Cyber risk appetites: How hungry is your organisation?
A new report from RSA has outlined a new framework for organisations, designed to help them create stronger cybersecurity objectives.
According to RSA, businesses need to determine their cyber risk appetite. As businesses strive to improve performance, many of the fundamental moves they undertake expose them to new cyber risks, it says.
The framework, issued in a report RSA prepared with support from Deloitte Advisory Cyber Risk Services, is designed to give organisations a new to factor cyber risk into their overall risk appetite and to define the level of cyber risk they are willing to accept in the context of their overall business strategy.
“Since organisations can't turn the clock back on globalisation, outsourcing, extending their third-party networks and moving to the cloud, they will need to realign their thinking about risk,” RSA says.
According to the report, entitled Cyber Risk Appetite: Defining and Understanding Risk in the Modern Enterprise', organisations need a systematic process for defining and comprehensively categorising sources of cyber risk, a new accounting of key stakeholders and risk owners, and a new way to calculate cyber risk appetite.
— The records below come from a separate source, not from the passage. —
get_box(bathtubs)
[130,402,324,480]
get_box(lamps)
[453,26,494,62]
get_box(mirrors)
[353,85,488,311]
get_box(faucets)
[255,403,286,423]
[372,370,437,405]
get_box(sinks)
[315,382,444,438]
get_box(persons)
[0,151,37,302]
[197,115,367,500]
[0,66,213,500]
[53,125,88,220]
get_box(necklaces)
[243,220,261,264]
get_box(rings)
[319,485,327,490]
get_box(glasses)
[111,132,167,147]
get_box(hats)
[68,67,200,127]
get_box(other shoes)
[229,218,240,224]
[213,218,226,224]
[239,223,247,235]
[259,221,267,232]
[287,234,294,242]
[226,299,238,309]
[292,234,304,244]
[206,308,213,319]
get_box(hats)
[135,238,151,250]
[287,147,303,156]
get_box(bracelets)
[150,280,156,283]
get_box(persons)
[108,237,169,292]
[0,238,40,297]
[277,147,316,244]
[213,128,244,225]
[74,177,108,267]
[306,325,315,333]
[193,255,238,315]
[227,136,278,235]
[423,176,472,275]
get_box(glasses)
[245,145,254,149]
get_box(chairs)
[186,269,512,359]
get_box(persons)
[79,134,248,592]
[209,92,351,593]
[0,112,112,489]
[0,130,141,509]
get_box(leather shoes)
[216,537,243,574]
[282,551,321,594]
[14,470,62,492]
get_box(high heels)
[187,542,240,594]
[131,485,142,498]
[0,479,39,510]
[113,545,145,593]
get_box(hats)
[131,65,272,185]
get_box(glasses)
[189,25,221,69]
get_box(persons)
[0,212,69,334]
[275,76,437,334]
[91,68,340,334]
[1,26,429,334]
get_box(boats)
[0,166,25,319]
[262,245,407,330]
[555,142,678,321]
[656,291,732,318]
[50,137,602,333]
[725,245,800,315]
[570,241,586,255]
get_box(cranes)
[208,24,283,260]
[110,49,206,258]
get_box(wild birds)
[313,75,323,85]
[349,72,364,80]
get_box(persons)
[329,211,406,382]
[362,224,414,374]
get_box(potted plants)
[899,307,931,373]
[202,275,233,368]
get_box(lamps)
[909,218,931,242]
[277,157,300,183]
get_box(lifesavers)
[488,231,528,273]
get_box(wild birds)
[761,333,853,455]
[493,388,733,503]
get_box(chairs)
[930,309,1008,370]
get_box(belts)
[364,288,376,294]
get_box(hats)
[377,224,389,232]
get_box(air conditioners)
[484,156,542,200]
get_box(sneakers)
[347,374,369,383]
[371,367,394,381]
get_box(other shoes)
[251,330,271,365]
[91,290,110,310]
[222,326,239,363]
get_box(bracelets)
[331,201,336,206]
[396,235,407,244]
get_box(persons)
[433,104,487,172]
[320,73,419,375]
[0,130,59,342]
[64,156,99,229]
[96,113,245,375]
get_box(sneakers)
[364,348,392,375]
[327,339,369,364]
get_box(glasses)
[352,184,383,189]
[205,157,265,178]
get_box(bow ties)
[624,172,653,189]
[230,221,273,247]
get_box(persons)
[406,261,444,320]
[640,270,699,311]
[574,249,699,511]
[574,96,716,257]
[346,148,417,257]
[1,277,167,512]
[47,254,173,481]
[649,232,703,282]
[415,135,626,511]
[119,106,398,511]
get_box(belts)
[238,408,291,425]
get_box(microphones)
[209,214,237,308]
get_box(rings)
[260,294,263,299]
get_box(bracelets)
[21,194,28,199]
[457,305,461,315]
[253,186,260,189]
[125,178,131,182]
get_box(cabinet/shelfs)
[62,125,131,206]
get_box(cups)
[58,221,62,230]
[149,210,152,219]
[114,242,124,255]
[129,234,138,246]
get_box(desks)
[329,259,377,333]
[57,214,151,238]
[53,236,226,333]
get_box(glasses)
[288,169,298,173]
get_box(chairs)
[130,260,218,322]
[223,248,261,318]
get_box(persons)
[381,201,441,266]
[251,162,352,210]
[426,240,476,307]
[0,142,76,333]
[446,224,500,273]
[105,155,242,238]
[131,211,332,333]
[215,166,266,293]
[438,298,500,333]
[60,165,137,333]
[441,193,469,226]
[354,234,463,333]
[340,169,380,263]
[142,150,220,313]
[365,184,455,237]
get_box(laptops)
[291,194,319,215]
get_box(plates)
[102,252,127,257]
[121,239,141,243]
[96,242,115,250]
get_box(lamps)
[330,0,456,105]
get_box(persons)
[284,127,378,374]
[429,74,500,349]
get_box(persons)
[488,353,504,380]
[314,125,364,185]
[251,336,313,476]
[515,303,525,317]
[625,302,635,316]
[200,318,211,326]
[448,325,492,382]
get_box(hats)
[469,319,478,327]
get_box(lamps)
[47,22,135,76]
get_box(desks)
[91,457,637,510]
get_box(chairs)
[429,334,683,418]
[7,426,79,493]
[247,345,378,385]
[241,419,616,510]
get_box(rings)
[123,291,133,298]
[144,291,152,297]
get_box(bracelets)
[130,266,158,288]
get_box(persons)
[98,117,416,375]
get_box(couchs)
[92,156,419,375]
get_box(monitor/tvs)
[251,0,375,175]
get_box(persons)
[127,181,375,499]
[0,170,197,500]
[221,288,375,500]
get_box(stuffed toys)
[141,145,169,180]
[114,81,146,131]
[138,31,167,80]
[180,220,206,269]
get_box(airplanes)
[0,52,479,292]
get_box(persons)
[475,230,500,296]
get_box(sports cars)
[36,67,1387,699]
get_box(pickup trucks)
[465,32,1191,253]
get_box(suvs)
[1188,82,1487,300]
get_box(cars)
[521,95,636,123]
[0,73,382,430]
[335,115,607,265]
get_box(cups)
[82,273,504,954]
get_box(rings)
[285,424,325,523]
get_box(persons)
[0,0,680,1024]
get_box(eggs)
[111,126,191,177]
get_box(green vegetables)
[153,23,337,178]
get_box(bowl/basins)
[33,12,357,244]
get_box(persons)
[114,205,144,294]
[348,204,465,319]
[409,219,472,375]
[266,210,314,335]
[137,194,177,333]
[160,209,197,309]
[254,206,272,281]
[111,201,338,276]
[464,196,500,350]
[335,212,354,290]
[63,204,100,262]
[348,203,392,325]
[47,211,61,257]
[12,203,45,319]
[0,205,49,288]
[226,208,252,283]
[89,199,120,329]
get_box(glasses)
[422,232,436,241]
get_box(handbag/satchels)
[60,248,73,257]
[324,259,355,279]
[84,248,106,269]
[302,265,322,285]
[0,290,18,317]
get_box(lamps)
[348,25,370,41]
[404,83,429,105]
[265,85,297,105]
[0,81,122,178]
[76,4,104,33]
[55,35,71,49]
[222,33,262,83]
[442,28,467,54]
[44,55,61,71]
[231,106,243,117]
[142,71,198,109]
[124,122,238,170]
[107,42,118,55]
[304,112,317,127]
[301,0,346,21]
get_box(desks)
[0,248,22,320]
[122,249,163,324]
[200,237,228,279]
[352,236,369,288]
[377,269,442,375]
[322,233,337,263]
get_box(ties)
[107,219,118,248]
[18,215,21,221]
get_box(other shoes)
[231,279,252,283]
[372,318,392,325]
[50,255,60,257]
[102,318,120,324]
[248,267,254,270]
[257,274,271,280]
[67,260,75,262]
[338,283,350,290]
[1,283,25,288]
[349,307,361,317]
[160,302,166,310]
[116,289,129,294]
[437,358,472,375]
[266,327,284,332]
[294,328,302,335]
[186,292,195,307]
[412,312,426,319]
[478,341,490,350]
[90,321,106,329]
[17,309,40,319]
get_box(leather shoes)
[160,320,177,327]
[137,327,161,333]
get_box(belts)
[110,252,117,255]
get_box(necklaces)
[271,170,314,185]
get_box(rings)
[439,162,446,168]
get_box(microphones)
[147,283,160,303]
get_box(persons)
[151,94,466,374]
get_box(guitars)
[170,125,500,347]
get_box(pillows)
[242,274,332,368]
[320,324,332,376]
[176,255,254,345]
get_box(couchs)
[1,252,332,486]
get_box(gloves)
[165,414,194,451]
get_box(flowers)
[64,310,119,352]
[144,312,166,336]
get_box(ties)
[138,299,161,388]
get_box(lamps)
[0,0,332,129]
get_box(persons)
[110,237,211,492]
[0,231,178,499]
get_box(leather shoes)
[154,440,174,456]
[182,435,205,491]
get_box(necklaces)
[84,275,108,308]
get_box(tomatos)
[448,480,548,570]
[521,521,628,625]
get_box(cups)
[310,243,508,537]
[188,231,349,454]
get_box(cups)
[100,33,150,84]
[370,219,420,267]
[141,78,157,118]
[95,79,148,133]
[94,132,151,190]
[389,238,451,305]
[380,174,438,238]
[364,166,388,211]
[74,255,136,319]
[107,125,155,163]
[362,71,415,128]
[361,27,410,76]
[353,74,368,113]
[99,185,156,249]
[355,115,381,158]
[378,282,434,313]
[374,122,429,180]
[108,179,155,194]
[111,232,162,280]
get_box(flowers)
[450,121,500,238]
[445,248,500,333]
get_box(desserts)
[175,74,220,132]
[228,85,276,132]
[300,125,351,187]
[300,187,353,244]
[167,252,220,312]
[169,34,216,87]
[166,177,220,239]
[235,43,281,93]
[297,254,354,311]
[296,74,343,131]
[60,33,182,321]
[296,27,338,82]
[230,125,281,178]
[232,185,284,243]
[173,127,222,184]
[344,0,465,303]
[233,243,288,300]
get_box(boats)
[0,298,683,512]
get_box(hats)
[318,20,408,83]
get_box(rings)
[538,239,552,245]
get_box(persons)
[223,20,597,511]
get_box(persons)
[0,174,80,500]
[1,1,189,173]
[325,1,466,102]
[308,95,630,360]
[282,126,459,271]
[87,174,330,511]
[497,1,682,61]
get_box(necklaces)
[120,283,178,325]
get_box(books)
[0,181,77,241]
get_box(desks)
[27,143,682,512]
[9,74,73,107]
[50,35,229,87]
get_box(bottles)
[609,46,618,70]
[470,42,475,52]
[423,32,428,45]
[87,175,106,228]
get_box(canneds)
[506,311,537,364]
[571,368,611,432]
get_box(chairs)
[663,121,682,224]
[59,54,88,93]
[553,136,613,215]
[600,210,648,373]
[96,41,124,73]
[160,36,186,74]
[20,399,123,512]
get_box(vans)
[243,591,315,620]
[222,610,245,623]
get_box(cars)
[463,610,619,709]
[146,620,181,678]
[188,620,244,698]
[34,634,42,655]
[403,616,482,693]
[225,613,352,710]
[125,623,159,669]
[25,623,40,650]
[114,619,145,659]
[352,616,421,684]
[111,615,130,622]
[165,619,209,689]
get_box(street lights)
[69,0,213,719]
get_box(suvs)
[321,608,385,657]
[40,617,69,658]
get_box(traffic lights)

“Cyber risk is a critical issue in today's organisations, touching aspects of business risk, regulation and technology,” says David Walter, RSA general manager, Global GRC.
“ To effectively deal with these risks, executive decision-makers need to understand their organisations' cyber risk appetites' – balancing the nature and magnitude of those risks against the benefits a strategic shift would deliver. Then they can make more informed decisions,” he explains.
To effectively assess their cyber risk appetite, the report recommends that organisations take a comprehensive inventory of cyber risks, quantify their potential impact and prioritise them.
“Organisations need to ask the right questions, such as what losses would be catastrophic, and what information absolutely cannot fall into the wrong hands or be made public,” says Walter.
“They need to prioritise the risk according to impact, ranking mission- and business-critical systems ahead of facets like core infrastructure and extended ecosystem (supply chain management applications and partner portals) and external public facing points of interaction. Prioritisation needs to be an ongoing process involving constant evaluation and re-evaluation.
The report says an organisation's ability to quantify cyber risk and make informed decisions about their cyber risk appetite will put them in a position to succeed.
Emily Mossburg, partner, Deloitte - Touche LLP and Deloitte Advisory Cyber Risk Services Resilient Practice leader, says, “The very fundamental things that organisations undertake in order to drive performance and execute on their business strategies happen to also be the things that actually create cyber risk.
“Cyber risk is an issue that exists at the intersection of business risk, regulation, and technology,” she says.
“Executive decision-makers should understand the nature and magnitude of those risks, consider them against the benefits a strategic shift would deliver, and then make more informed decisions.